For Trump its about critiquing the Obama camp. He believes that Russia is strong and that Russia has many great assets-That they would make an ideal ally! He set his position up to be diametrically opposed to the establishment’s stance on Russia, and also because him and Putin share nationalistic claims to power. With Trump ensconced in power we may expect détente with Russia, although it may not come smoothly.

Lest we forget, the Kremlin is also encouraging as much awe as they can. Putin wants to drum up patriotism and a fortress mentality because it means higher approval from Russians. High ratings, combined with grandiose great power politics, distract everyone (foreign and domestic) from the real problems facing Russia. Putin smartly realizes that if Russia ACTS like a great power and is SEEN as such by foreign countries that Russia will effectively BE a foreign power. At the end of the day the calculus doesn’t matter: power is in the eye of the beholder.

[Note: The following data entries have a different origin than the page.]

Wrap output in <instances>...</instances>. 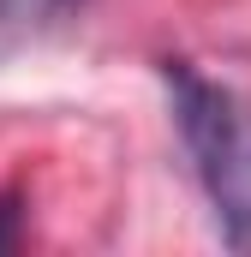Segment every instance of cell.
Returning <instances> with one entry per match:
<instances>
[{
  "mask_svg": "<svg viewBox=\"0 0 251 257\" xmlns=\"http://www.w3.org/2000/svg\"><path fill=\"white\" fill-rule=\"evenodd\" d=\"M162 84L221 239L233 251H251V102L233 84H215L186 60L162 66Z\"/></svg>",
  "mask_w": 251,
  "mask_h": 257,
  "instance_id": "cell-1",
  "label": "cell"
},
{
  "mask_svg": "<svg viewBox=\"0 0 251 257\" xmlns=\"http://www.w3.org/2000/svg\"><path fill=\"white\" fill-rule=\"evenodd\" d=\"M78 0H0V60L24 42H36L48 24H60Z\"/></svg>",
  "mask_w": 251,
  "mask_h": 257,
  "instance_id": "cell-2",
  "label": "cell"
}]
</instances>
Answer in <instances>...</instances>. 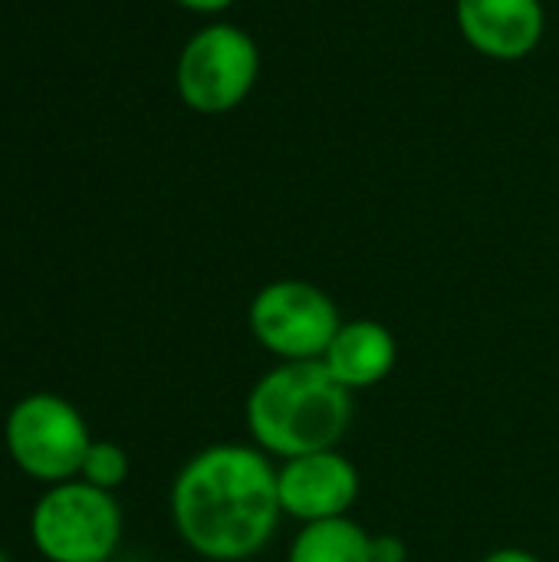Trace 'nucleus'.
Instances as JSON below:
<instances>
[{"mask_svg": "<svg viewBox=\"0 0 559 562\" xmlns=\"http://www.w3.org/2000/svg\"><path fill=\"white\" fill-rule=\"evenodd\" d=\"M79 477H82L86 484H92V487L112 494V491L122 487L125 477H128V454H125L119 445H112V441H92L89 451H86V461H82Z\"/></svg>", "mask_w": 559, "mask_h": 562, "instance_id": "obj_11", "label": "nucleus"}, {"mask_svg": "<svg viewBox=\"0 0 559 562\" xmlns=\"http://www.w3.org/2000/svg\"><path fill=\"white\" fill-rule=\"evenodd\" d=\"M481 562H544L540 557L527 553V550H517V547H504V550H494L488 553Z\"/></svg>", "mask_w": 559, "mask_h": 562, "instance_id": "obj_13", "label": "nucleus"}, {"mask_svg": "<svg viewBox=\"0 0 559 562\" xmlns=\"http://www.w3.org/2000/svg\"><path fill=\"white\" fill-rule=\"evenodd\" d=\"M175 3H181V7H188V10H194V13H221V10H227L234 0H175Z\"/></svg>", "mask_w": 559, "mask_h": 562, "instance_id": "obj_14", "label": "nucleus"}, {"mask_svg": "<svg viewBox=\"0 0 559 562\" xmlns=\"http://www.w3.org/2000/svg\"><path fill=\"white\" fill-rule=\"evenodd\" d=\"M0 562H10V557L3 553V547H0Z\"/></svg>", "mask_w": 559, "mask_h": 562, "instance_id": "obj_15", "label": "nucleus"}, {"mask_svg": "<svg viewBox=\"0 0 559 562\" xmlns=\"http://www.w3.org/2000/svg\"><path fill=\"white\" fill-rule=\"evenodd\" d=\"M283 517L277 468L254 445H211L171 484V520L188 550L211 562L257 557Z\"/></svg>", "mask_w": 559, "mask_h": 562, "instance_id": "obj_1", "label": "nucleus"}, {"mask_svg": "<svg viewBox=\"0 0 559 562\" xmlns=\"http://www.w3.org/2000/svg\"><path fill=\"white\" fill-rule=\"evenodd\" d=\"M320 362L343 389L362 392L389 379L399 362V342L389 326L376 319H349L339 326Z\"/></svg>", "mask_w": 559, "mask_h": 562, "instance_id": "obj_9", "label": "nucleus"}, {"mask_svg": "<svg viewBox=\"0 0 559 562\" xmlns=\"http://www.w3.org/2000/svg\"><path fill=\"white\" fill-rule=\"evenodd\" d=\"M30 540L49 562H109L122 540V510L109 491L72 477L36 501Z\"/></svg>", "mask_w": 559, "mask_h": 562, "instance_id": "obj_3", "label": "nucleus"}, {"mask_svg": "<svg viewBox=\"0 0 559 562\" xmlns=\"http://www.w3.org/2000/svg\"><path fill=\"white\" fill-rule=\"evenodd\" d=\"M254 339L280 362H316L343 326L326 290L306 280H273L257 290L247 310Z\"/></svg>", "mask_w": 559, "mask_h": 562, "instance_id": "obj_6", "label": "nucleus"}, {"mask_svg": "<svg viewBox=\"0 0 559 562\" xmlns=\"http://www.w3.org/2000/svg\"><path fill=\"white\" fill-rule=\"evenodd\" d=\"M277 487L283 517L320 524L349 514L359 497V471L333 448L283 461V468H277Z\"/></svg>", "mask_w": 559, "mask_h": 562, "instance_id": "obj_7", "label": "nucleus"}, {"mask_svg": "<svg viewBox=\"0 0 559 562\" xmlns=\"http://www.w3.org/2000/svg\"><path fill=\"white\" fill-rule=\"evenodd\" d=\"M372 562H409V550L399 537L376 533L372 537Z\"/></svg>", "mask_w": 559, "mask_h": 562, "instance_id": "obj_12", "label": "nucleus"}, {"mask_svg": "<svg viewBox=\"0 0 559 562\" xmlns=\"http://www.w3.org/2000/svg\"><path fill=\"white\" fill-rule=\"evenodd\" d=\"M260 76V49L250 33L234 23H211L198 30L175 69L181 102L201 115L234 112Z\"/></svg>", "mask_w": 559, "mask_h": 562, "instance_id": "obj_5", "label": "nucleus"}, {"mask_svg": "<svg viewBox=\"0 0 559 562\" xmlns=\"http://www.w3.org/2000/svg\"><path fill=\"white\" fill-rule=\"evenodd\" d=\"M458 26L481 56L517 63L537 49L547 13L540 0H458Z\"/></svg>", "mask_w": 559, "mask_h": 562, "instance_id": "obj_8", "label": "nucleus"}, {"mask_svg": "<svg viewBox=\"0 0 559 562\" xmlns=\"http://www.w3.org/2000/svg\"><path fill=\"white\" fill-rule=\"evenodd\" d=\"M3 445L10 461L26 477L53 487L79 477L92 438L86 418L72 402L49 392H36L10 408L3 425Z\"/></svg>", "mask_w": 559, "mask_h": 562, "instance_id": "obj_4", "label": "nucleus"}, {"mask_svg": "<svg viewBox=\"0 0 559 562\" xmlns=\"http://www.w3.org/2000/svg\"><path fill=\"white\" fill-rule=\"evenodd\" d=\"M287 562H372V533L349 517L303 524Z\"/></svg>", "mask_w": 559, "mask_h": 562, "instance_id": "obj_10", "label": "nucleus"}, {"mask_svg": "<svg viewBox=\"0 0 559 562\" xmlns=\"http://www.w3.org/2000/svg\"><path fill=\"white\" fill-rule=\"evenodd\" d=\"M247 431L264 454L303 458L333 451L353 425V392L316 362H280L264 372L244 405Z\"/></svg>", "mask_w": 559, "mask_h": 562, "instance_id": "obj_2", "label": "nucleus"}]
</instances>
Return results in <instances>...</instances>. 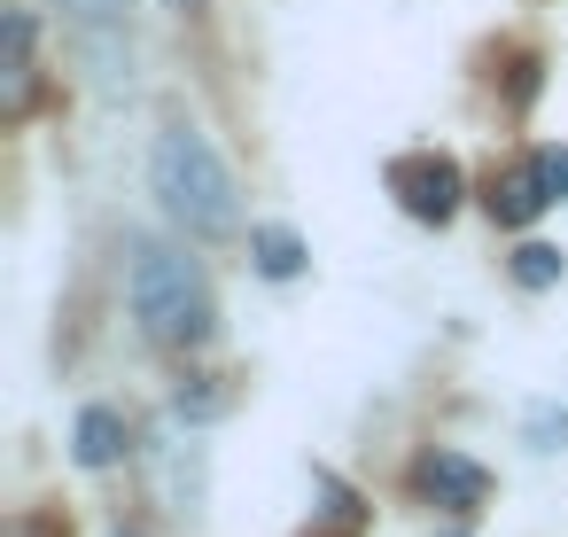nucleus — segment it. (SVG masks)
Instances as JSON below:
<instances>
[{"label": "nucleus", "instance_id": "3", "mask_svg": "<svg viewBox=\"0 0 568 537\" xmlns=\"http://www.w3.org/2000/svg\"><path fill=\"white\" fill-rule=\"evenodd\" d=\"M389 195L405 203V219H420V226H444L452 211H459V164L452 156H397L389 164Z\"/></svg>", "mask_w": 568, "mask_h": 537}, {"label": "nucleus", "instance_id": "6", "mask_svg": "<svg viewBox=\"0 0 568 537\" xmlns=\"http://www.w3.org/2000/svg\"><path fill=\"white\" fill-rule=\"evenodd\" d=\"M156 490H164V506L172 514H203V490H211V475H203V444L187 436H164L156 444Z\"/></svg>", "mask_w": 568, "mask_h": 537}, {"label": "nucleus", "instance_id": "13", "mask_svg": "<svg viewBox=\"0 0 568 537\" xmlns=\"http://www.w3.org/2000/svg\"><path fill=\"white\" fill-rule=\"evenodd\" d=\"M358 529H366V506H358V498H351V490L335 483V506H327V529H304V537H358Z\"/></svg>", "mask_w": 568, "mask_h": 537}, {"label": "nucleus", "instance_id": "1", "mask_svg": "<svg viewBox=\"0 0 568 537\" xmlns=\"http://www.w3.org/2000/svg\"><path fill=\"white\" fill-rule=\"evenodd\" d=\"M149 188H156V203H164L187 234H203V242H226V234L242 226L234 172L219 164V149H211L195 125H164V133H156V149H149Z\"/></svg>", "mask_w": 568, "mask_h": 537}, {"label": "nucleus", "instance_id": "4", "mask_svg": "<svg viewBox=\"0 0 568 537\" xmlns=\"http://www.w3.org/2000/svg\"><path fill=\"white\" fill-rule=\"evenodd\" d=\"M413 490H420L428 506H444V514H475V506L490 498V475H483L467 452H452V444H428V452L413 459Z\"/></svg>", "mask_w": 568, "mask_h": 537}, {"label": "nucleus", "instance_id": "5", "mask_svg": "<svg viewBox=\"0 0 568 537\" xmlns=\"http://www.w3.org/2000/svg\"><path fill=\"white\" fill-rule=\"evenodd\" d=\"M483 203H490V219H498V226H529L537 211H552V188H545V172H537V156H521V164H506V172H490V188H483Z\"/></svg>", "mask_w": 568, "mask_h": 537}, {"label": "nucleus", "instance_id": "11", "mask_svg": "<svg viewBox=\"0 0 568 537\" xmlns=\"http://www.w3.org/2000/svg\"><path fill=\"white\" fill-rule=\"evenodd\" d=\"M226 405H234V389H226L219 374H203V382H180V389H172V421H187V428L219 421Z\"/></svg>", "mask_w": 568, "mask_h": 537}, {"label": "nucleus", "instance_id": "18", "mask_svg": "<svg viewBox=\"0 0 568 537\" xmlns=\"http://www.w3.org/2000/svg\"><path fill=\"white\" fill-rule=\"evenodd\" d=\"M156 9H172V17H195V9H203V0H156Z\"/></svg>", "mask_w": 568, "mask_h": 537}, {"label": "nucleus", "instance_id": "15", "mask_svg": "<svg viewBox=\"0 0 568 537\" xmlns=\"http://www.w3.org/2000/svg\"><path fill=\"white\" fill-rule=\"evenodd\" d=\"M537 172H545L552 203H568V149H537Z\"/></svg>", "mask_w": 568, "mask_h": 537}, {"label": "nucleus", "instance_id": "14", "mask_svg": "<svg viewBox=\"0 0 568 537\" xmlns=\"http://www.w3.org/2000/svg\"><path fill=\"white\" fill-rule=\"evenodd\" d=\"M529 444L537 452H560L568 444V413H529Z\"/></svg>", "mask_w": 568, "mask_h": 537}, {"label": "nucleus", "instance_id": "10", "mask_svg": "<svg viewBox=\"0 0 568 537\" xmlns=\"http://www.w3.org/2000/svg\"><path fill=\"white\" fill-rule=\"evenodd\" d=\"M250 257H257L265 281H296V273H304V242H296L288 226H257V234H250Z\"/></svg>", "mask_w": 568, "mask_h": 537}, {"label": "nucleus", "instance_id": "7", "mask_svg": "<svg viewBox=\"0 0 568 537\" xmlns=\"http://www.w3.org/2000/svg\"><path fill=\"white\" fill-rule=\"evenodd\" d=\"M0 110L9 118L32 110V17L24 9L0 17Z\"/></svg>", "mask_w": 568, "mask_h": 537}, {"label": "nucleus", "instance_id": "17", "mask_svg": "<svg viewBox=\"0 0 568 537\" xmlns=\"http://www.w3.org/2000/svg\"><path fill=\"white\" fill-rule=\"evenodd\" d=\"M17 537H63V521H55V514H32V521H24Z\"/></svg>", "mask_w": 568, "mask_h": 537}, {"label": "nucleus", "instance_id": "8", "mask_svg": "<svg viewBox=\"0 0 568 537\" xmlns=\"http://www.w3.org/2000/svg\"><path fill=\"white\" fill-rule=\"evenodd\" d=\"M71 459L94 467V475L118 467V459H125V413H118V405H87V413H79V436H71Z\"/></svg>", "mask_w": 568, "mask_h": 537}, {"label": "nucleus", "instance_id": "12", "mask_svg": "<svg viewBox=\"0 0 568 537\" xmlns=\"http://www.w3.org/2000/svg\"><path fill=\"white\" fill-rule=\"evenodd\" d=\"M560 273H568V257H560L552 242H521V250H514V281H521V288H552Z\"/></svg>", "mask_w": 568, "mask_h": 537}, {"label": "nucleus", "instance_id": "2", "mask_svg": "<svg viewBox=\"0 0 568 537\" xmlns=\"http://www.w3.org/2000/svg\"><path fill=\"white\" fill-rule=\"evenodd\" d=\"M125 288H133V320H141L149 343H164V351L211 343L219 304H211V281H203V265H195L187 250H172V242H133Z\"/></svg>", "mask_w": 568, "mask_h": 537}, {"label": "nucleus", "instance_id": "9", "mask_svg": "<svg viewBox=\"0 0 568 537\" xmlns=\"http://www.w3.org/2000/svg\"><path fill=\"white\" fill-rule=\"evenodd\" d=\"M87 63H94V87L102 94H125L133 87V48H118L110 24H87Z\"/></svg>", "mask_w": 568, "mask_h": 537}, {"label": "nucleus", "instance_id": "16", "mask_svg": "<svg viewBox=\"0 0 568 537\" xmlns=\"http://www.w3.org/2000/svg\"><path fill=\"white\" fill-rule=\"evenodd\" d=\"M63 9H71V17H87V24H118L125 0H63Z\"/></svg>", "mask_w": 568, "mask_h": 537}]
</instances>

*I hate the designation of “rogue” states. I firmly stand by the definition that all great powers-Russia, the U.S., China, etc-are rogue states. To quote Thucydides: “the strong do what they can while the weak suffer what they must.” Surely other states, such as Iran, Israel, and N. Korea, can also be considered rogue. Either way, rogue is a purely relative term to describe anyone who deviates from international norms or consensus.